21:38 Monsieur et Madame X regardent Docteur House dans un silence de mort.
21:40 C’est normal, Monsieur X s’est endormi (parce que le soir, les vrais travailleurs tombent comme des mouches, c’est scientifiquement prouvé) et Madame X, c’est tout comme (on se demande bien ce qui la fatigue autant cette feignasse!). Un œil vitreux désespérément fixé à son écran d’ordinateur, elle tente pour la troisième fois de relire une ligne de dialogue qui sonne creux.
21:56 Madame X dort sur son ordinateur, tandis que Docteur House continue de casser tous ses collaborateurs dans l’indifférence générale. Les deux chats qui étaient couchés sur ses genoux commencent à se bagarrer pour grappiller plus de place. Madame X est réveillée en sursaut par une griffe plantée dans sa cuisse. Elle bondit, envoyant valser les chats (qui bondissent sur Monsieur X, qui se réveille en hurlant), ordinateur, tasse de thé, que sais-je encore.

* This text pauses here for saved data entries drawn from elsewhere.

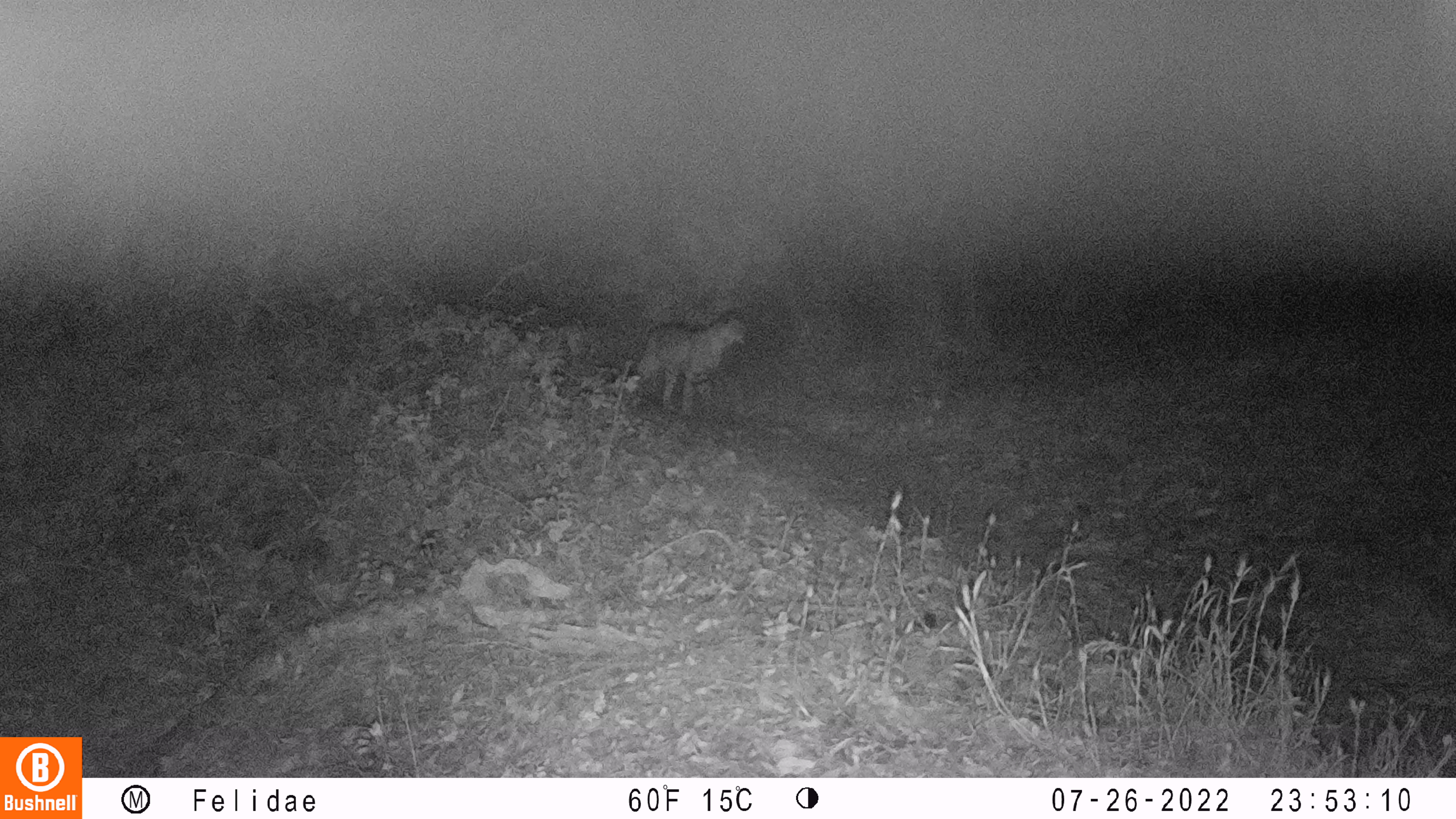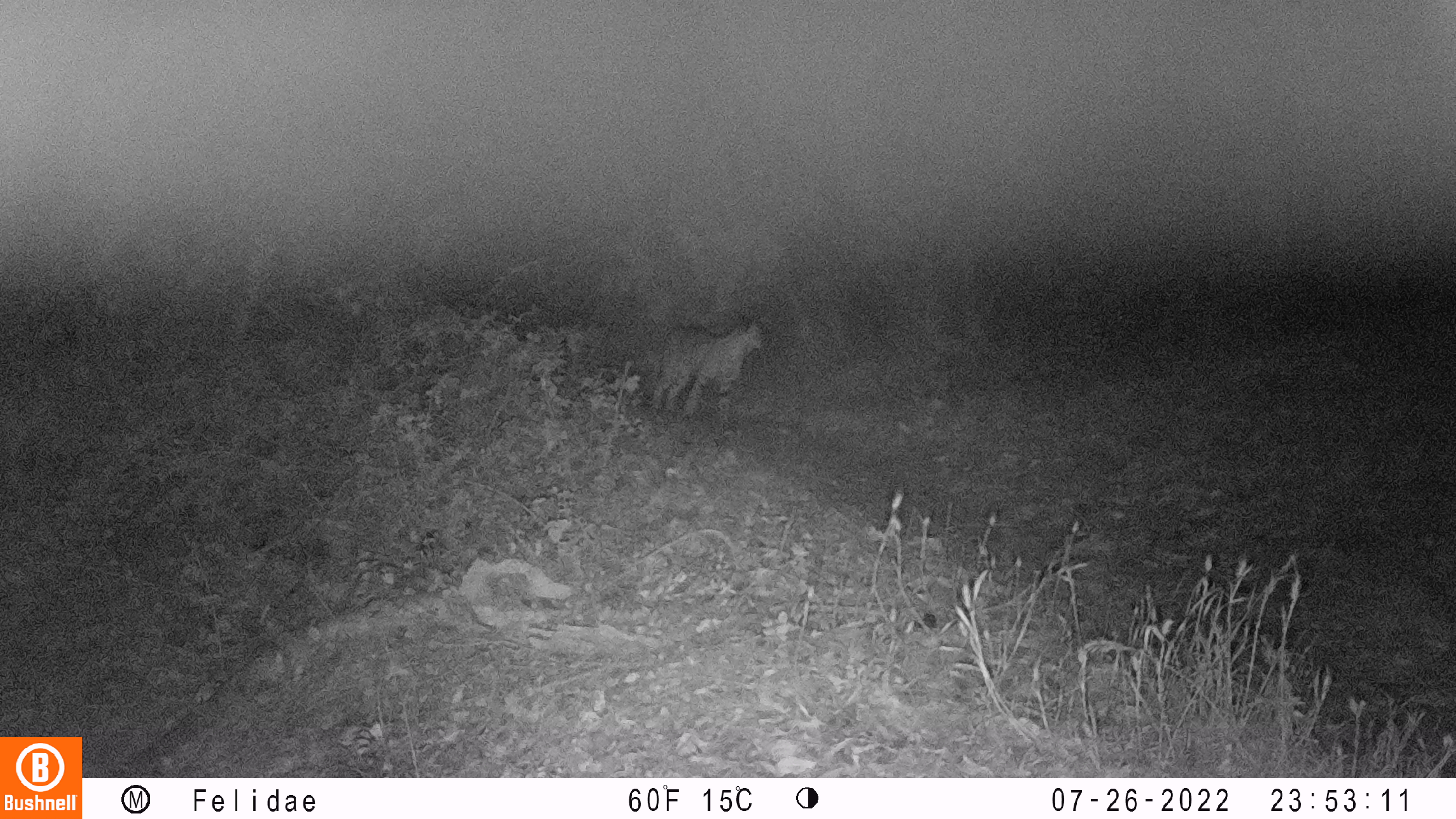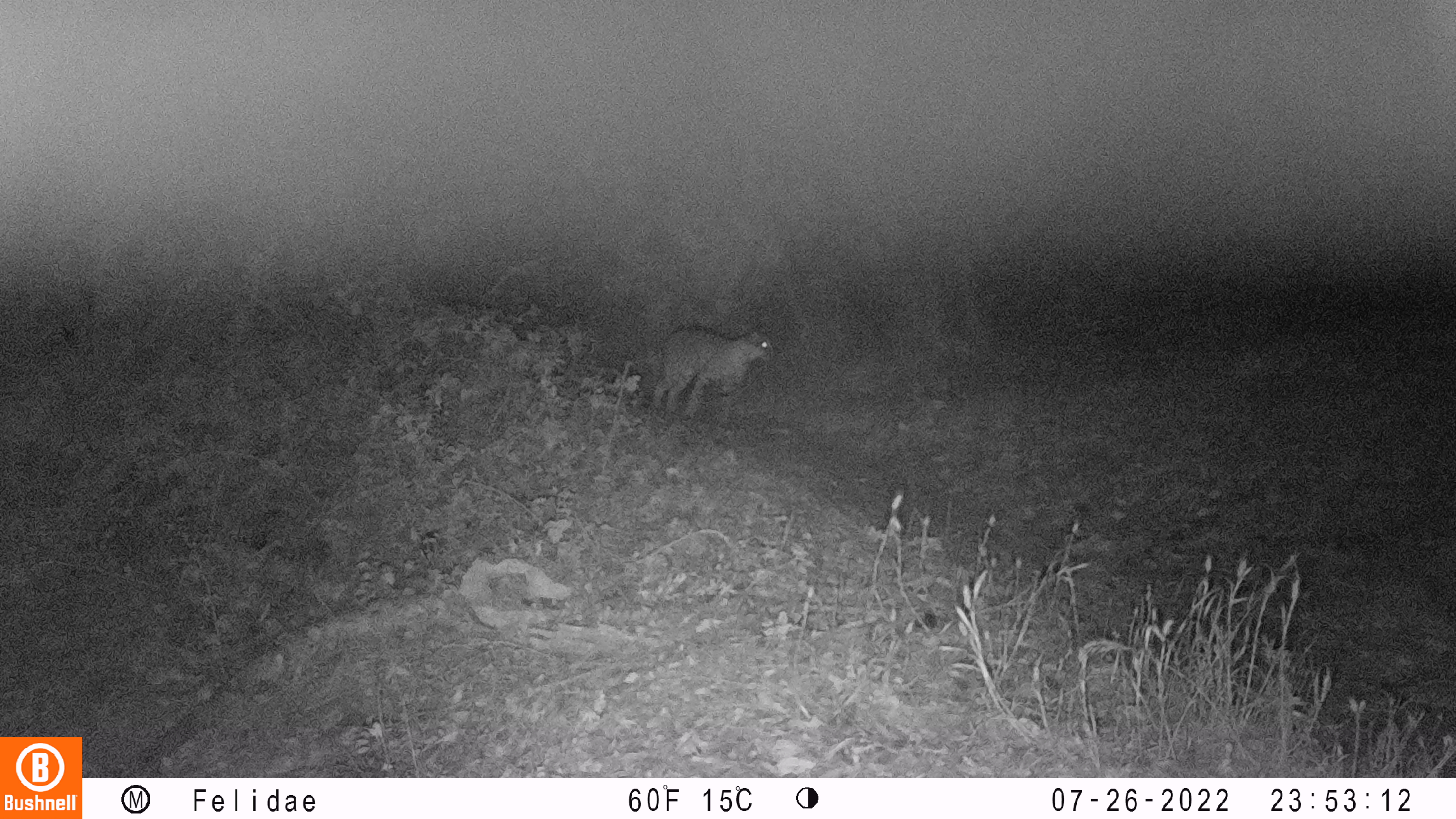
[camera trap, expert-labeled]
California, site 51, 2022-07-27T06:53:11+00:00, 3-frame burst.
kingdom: Animalia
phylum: Chordata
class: Mammalia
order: Carnivora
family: Felidae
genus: Lynx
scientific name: Lynx rufus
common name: bobcat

22:15 Une fois les dégâts réparés, Monsieur et Madame X vont se coucher, de fort méchante humeur. Les chats les accompagnent, tout contents.

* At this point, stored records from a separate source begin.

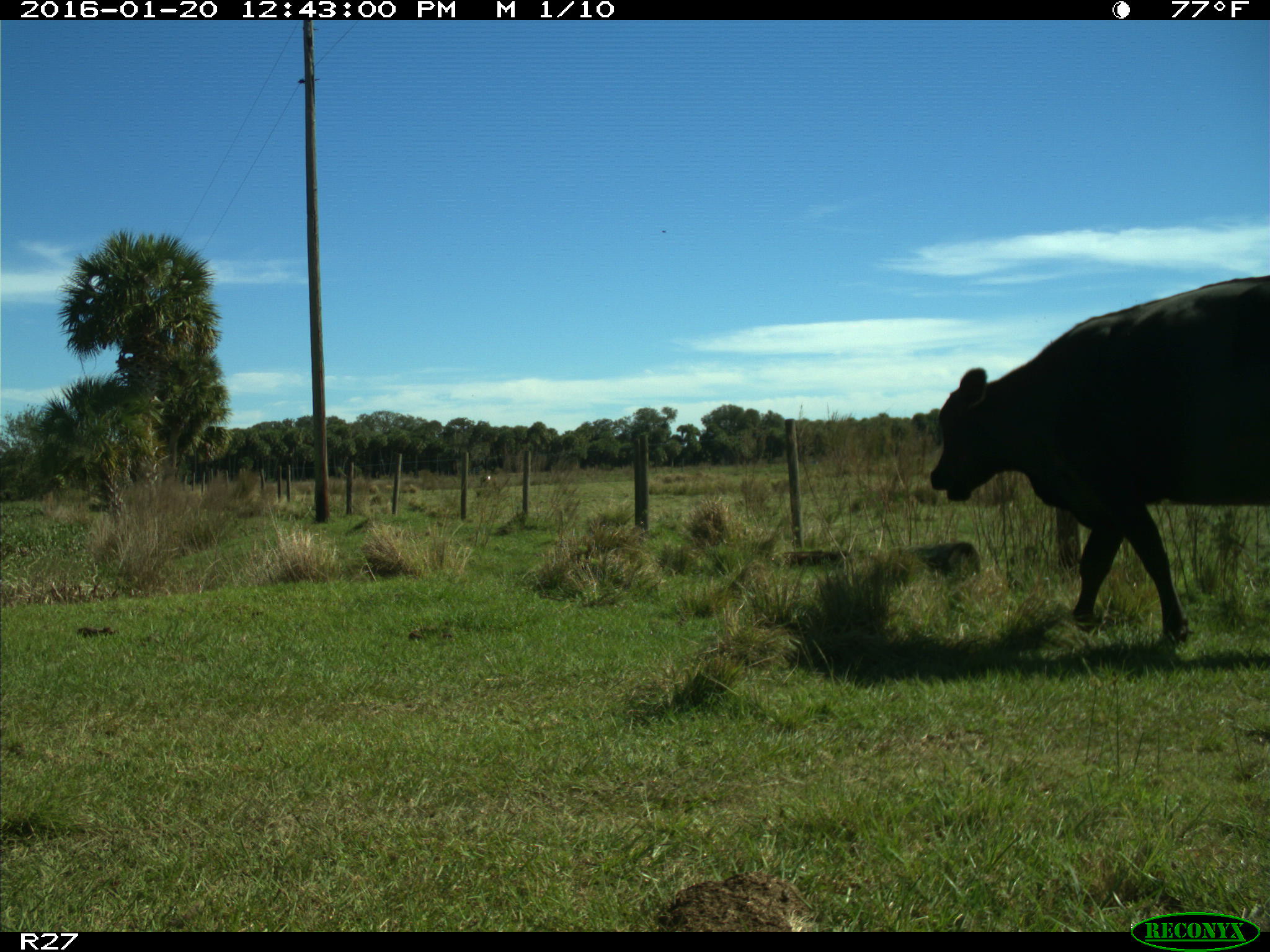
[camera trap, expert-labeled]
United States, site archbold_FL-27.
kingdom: Animalia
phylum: Chordata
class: Mammalia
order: Artiodactyla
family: Bovidae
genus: Bos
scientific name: Bos taurus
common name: domestic cow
Bos taurus (domestic cow).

22:31 C’est malin, maintenant, Monsieur X n’arrive plus à dormir. Madame X retrouve le sourire. Ça tombe hyper bien, elle a justement « un p’tit truc » à lui faire lire, oh juste un « tout petit épisode de série de rien du tout », il en aura pour « dix minutes maxi »!
22:56 Monsieur X lit le script d’un air renfrogné tandis que Madame X espionne chacune de ses réactions par-dessus l’un des deux livres qu’elle lit simultanément.
23:12 Monsieur X poursuit sa lecture, l’air plus sombre que jamais. Planquée derrière le second de ses bouquins, Madame X fulmine, « bon sang, mais pourquoi il met trois plombes à lire ce putain de scénario!!! »
23:25 Monsieur X livre son verdict, le scénario est « sympa ». Madame X le cuisine pour en savoir plus ce à quoi son mari lui répond que « de toute façon, ce n’est qu’une V1″.
23:36 Tandis que Monsieur X dort comme un bienheureux, Madame X enrage: « non mais, qu’est-ce qu’il y connait de toute façon, hein, NADA, QUE DALLE! ».
23:50 Madame X continue à ruminer de sombres pensées métaphysiques du genre « mais pourquoi n’ai-je pas épousé un scénariste, il m’aurait compris lui, au moins! », son mari ouvre un œil et lui fait gentiment remarquer qu’elle devrait essayer de dormir afin d’être en forme pour le lendemain.
23:58 En attendant de plonger dans un sommeil réparateur, Madame X songe à la journée de travail qui l’attend dans quelques heures. Elle se sent atrocement angoissée sans trop savoir pourquoi…
NB: ce texte est une pure œuvre de FICTION, ni voyez aucune confession exhibitionniste de l’auteur mais bon, si certains évènements évoquent de douloureux souvenirs à certains d’entre vous c’est tout à fait normal puisque je me suis longtemps documentée sur la question!